Objective:
In the mailing-list message below, which characters did Chris Lilley first take "these characters" to refer to?

Given text:
---+---
W3C home > Mailing lists > Public > public-iri@w3.org > March 2005

Re: Possible erratum

From: by way of Martin Duerst <chris@w3.org>
Date: Sun, 06 Mar 2005 07:24:57 +0900
Message-Id: <6.0.0.20.2.20050306072451.089a9c90@localhost>
To: public-iri@w3.org




On Saturday, March 5, 2005, 12:13:40 PM, Martin wrote:

MD> Hello Chris,

MD> Many thanks for your report. I have listed this issue as
MD> http://www.w3.org/International/iri-edit#theseCharacters-102.

MD> At 04:20 05/03/05, Chris Lilley wrote:

  >>Hello public-iri,
  >>
  >>In section 3.1 of RFC 3987, it says
  >>
  >> > Systems accepting IRIs MAY also deal with the printable characters in
  >> > US-ASCII that are not allowed in URIs, namely "<", ">", '"', space,
  >> > "{", "}", "|", "\", "^", and "`", in step 2 above. If these characters
  >> > are found but are not converted, then the conversion SHOULD fail.
  >> > Please note that the number sign ("#"), the percent sign ("%"), and
  >> > the square bracket characters ("[", "]") are not part of the above
  >> > list and MUST NOT be converted. Protocols and formats that have used
  >> > earlier definitions of IRIs including these characters
  >>
  >>In the third sentence, 'these characters' is ambiguous. i read it as
  >>referring to the most recently mentioned list - # % [ ] - but in fact (I
  >>confirmed with Martin) it refers to the first list.

MD> It is very clear, at least to me, that the only thing that makes sense
MD> is indeed that this refers to the first list. There are no protocols
MD> or formats that have used "#", "%", "[", and "]". And escaping any of
MD> them would wreck havoc on the IRI/URI itself.

MD> But of course, the current text is at least misleading.
---+---
Listed records:
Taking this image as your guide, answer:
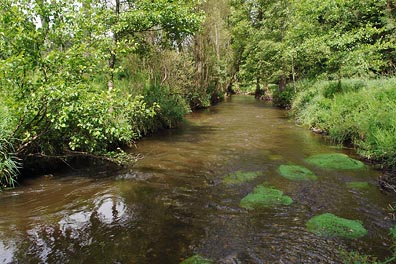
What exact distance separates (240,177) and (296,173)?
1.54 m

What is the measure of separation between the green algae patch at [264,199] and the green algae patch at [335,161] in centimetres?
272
---+---
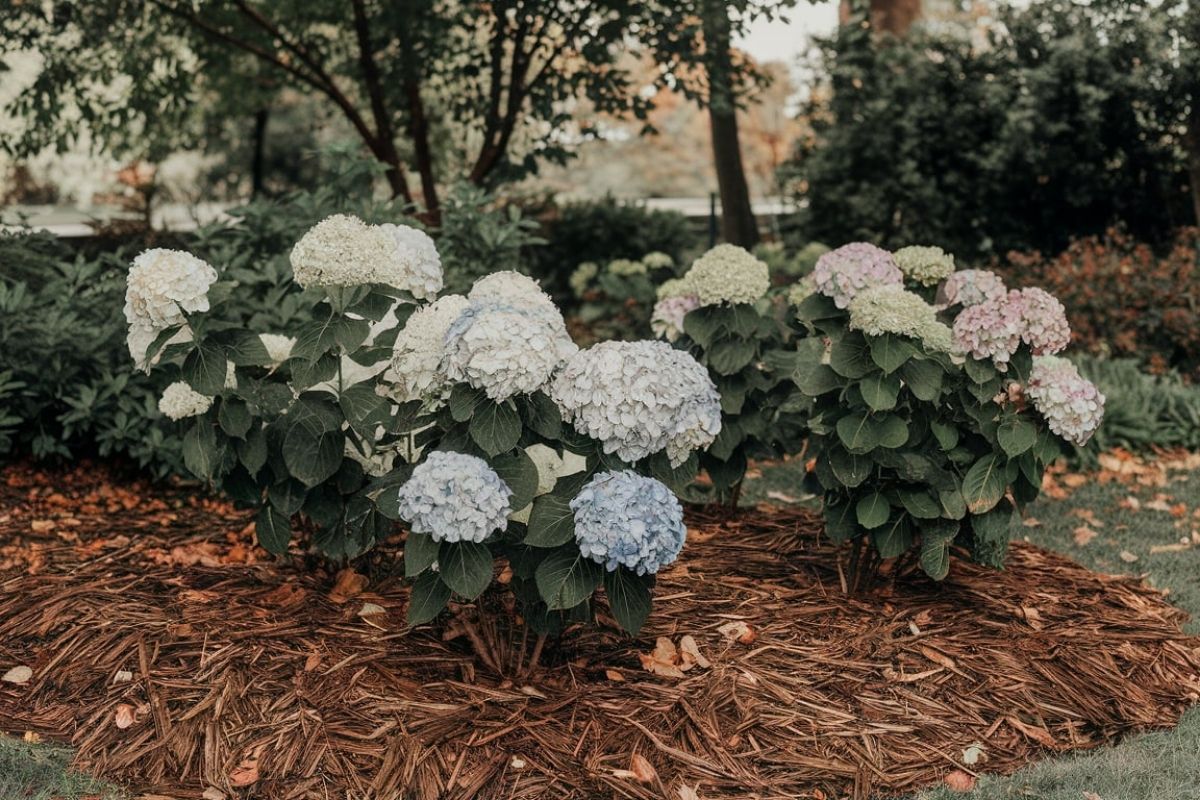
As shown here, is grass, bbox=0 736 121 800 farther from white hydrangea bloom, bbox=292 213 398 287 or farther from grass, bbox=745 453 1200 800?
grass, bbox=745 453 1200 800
---+---
Task response:
The number sign, percent sign, and square brackets: "#", "%", "[", and "]".